La régularité du mandat, condition du droit à commission de l’agent immobilier

Mardi 20 octobre 2009, dans Juridique

La signa­ture d’un man­dat de vente est sou­mise à des règles pré­cises dont découle la rétri­bu­tion de l’agent immo­bi­lier. Pour pou­voir pré­tendre à sa com­mis­sion, l’agent immo­bi­lier doit se voir consen­tir par l’une des par­ties un man­dat régu­lier, c’est-à-dire valable. En dehors des condi­tions de vali­dité posées par la régle­men­ta­tion visant la pro­fes­sion d’agent immo­bi­lier, le man­dat doit res­pec­ter d’autres régle­men­ta­tions d’ordre public telles que celle rela­tive au démar­chage à domi­cile. A défaut, le man­dat est nul et l’agent immo­bi­lier ne peut donc pré­tendre à commission.

Les condi­tions clas­siques de vali­dité du man­dat posées par la loi Hoguet

Le man­dat de vente doit sti­pu­ler l’identité des par­ties – man­dants et man­da­taires – et leur adresse. Aucun texte, aucune juris­pru­dence n’imposent une liste plus pré­cise des indi­ca­tions à ren­sei­gner à peine de nul­lité du man­dat. A noter que le man­dat, comme tout docu­ment pro­fes­sion­nel, doit pré­ci­ser, outre le nom ou la rai­son sociale et l’adresse de l’agence, le numéro et le lieu de déli­vrance de la carte pro­fes­sion­nelle, l’activité exer­cée, ainsi que le nom et l’adresse du garant et, le cas échéant, les condi­tions dans les­quelles l’agent immo­bi­lier est habi­lité à rece­voir, ver­ser ou remettre des sommes d’argent, biens, effets ou valeurs à l’occasion de l’opération objet du man­dat. Ega­le­ment, doivent y figu­rer la forme juri­dique de la société et son numéro d’identification, à savoir le numéro Siren ou, le cas échéant, le numéro Siret, ainsi que le mon­tant du capi­tal social. Le man­dat doit pré­ci­ser son objet (vente ou loca­tion), le bien visé et son prix. Par ailleurs, sa durée doit être limi­tée dans le temps. Dans le cas contraire le man­dat est frappé de nullité.

  • Article 72 D. 1972
  • Articles 92 et 94 D. 1972 
  • Articles R. 123–237 et R. 123–238 du Code de commerce
  • Article 7 L. 1970 lAr­ticle 6 L. 1970

Outre ces condi­tions clas­siques qui ne méritent qu’un bref rap­pel, d’autres posées par la loi Hoguet ont donné lieu à des déve­lop­pe­ments juris­pru­den­tiels récents et méritent à ce titre une atten­tion particulière.
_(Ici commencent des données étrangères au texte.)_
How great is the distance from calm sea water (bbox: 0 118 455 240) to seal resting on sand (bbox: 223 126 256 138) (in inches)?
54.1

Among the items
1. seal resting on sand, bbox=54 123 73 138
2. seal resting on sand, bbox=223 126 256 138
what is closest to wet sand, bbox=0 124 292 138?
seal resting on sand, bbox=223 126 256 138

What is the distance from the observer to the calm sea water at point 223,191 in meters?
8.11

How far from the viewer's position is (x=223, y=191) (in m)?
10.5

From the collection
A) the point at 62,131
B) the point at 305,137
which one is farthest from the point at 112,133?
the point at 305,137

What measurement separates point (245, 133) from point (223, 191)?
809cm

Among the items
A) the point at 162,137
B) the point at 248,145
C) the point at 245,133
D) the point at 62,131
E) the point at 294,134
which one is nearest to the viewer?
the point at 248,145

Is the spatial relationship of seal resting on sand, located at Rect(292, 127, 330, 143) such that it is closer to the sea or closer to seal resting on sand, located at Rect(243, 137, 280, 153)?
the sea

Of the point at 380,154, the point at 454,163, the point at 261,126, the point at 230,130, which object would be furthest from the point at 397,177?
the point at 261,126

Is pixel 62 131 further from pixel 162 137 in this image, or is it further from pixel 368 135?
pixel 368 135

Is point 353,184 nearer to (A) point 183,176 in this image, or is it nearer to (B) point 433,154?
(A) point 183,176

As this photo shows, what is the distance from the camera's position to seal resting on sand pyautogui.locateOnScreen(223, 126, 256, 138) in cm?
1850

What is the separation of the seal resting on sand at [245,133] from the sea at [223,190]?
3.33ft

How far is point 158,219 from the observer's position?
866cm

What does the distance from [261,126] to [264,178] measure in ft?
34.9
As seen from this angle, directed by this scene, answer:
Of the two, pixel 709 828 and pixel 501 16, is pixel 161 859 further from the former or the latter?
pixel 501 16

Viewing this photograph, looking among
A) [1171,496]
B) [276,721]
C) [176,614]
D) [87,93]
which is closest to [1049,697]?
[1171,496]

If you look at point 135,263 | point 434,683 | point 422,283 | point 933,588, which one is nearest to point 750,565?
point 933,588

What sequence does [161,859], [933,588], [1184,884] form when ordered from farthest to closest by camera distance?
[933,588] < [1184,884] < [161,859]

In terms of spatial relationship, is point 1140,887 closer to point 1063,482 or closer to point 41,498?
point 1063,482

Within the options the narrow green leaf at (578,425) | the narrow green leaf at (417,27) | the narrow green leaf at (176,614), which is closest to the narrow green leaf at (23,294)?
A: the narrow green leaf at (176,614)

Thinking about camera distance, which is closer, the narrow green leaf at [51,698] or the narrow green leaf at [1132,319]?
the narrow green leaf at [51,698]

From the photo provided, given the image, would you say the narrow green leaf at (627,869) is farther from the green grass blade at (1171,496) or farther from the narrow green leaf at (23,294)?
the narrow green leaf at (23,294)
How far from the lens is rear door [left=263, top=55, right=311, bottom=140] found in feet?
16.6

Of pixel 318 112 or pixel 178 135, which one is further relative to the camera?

Un man­dat écrit, préa­lable à toute négo­cia­tion, et en cours de validité

Préa­la­ble­ment à toute négo­cia­tion, l’agent immo­bi­lier doit pou­voir jus­ti­fier d’un man­dat écrit. Les juges rap­pellent que l’agent ne peut deman­der de com­mis­sion ou de rému­né­ra­tion lorsqu’il négo­cie ou s’engage sans déte­nir un tel man­dat déli­vré par l’une des parties.

  • Articles 6 L. 1970 et 72 D. 1972 lCass. 1re civ., 24 octobre 2006 lCass. 1re civ., 2 octobre 2007

Le man­dat doit être en cours de vali­dité. La juris­pru­dence exclut en effet tout droit à com­mis­sion au pro­fit de l’agent immo­bi­lier qui se pré­vaut de la réa­li­sa­tion de la vente par son inter­mé­diaire pos­té­rieu­re­ment à l’expiration de son man­dat. Notons que le man­dat établi doit cor­res­pondre à la nature réelle de l’intervention du pro­fes­sion­nel. Ainsi, les juges dénient tout droit à com­mis­sion à un agent immo­bi­lier, qui, pour deman­der le paie­ment de sa com­mis­sion, invo­quait un man­dat de recherche de loca­taire alors que l’opération effec­ti­ve­ment conclue était une vente. Les juges consi­dèrent que cette der­nière opé­ra­tion ne pou­vait être répu­tée conclue par l’entremise de l’agent immo­bi­lier, qui ne dis­po­sait que d’un man­dat de location.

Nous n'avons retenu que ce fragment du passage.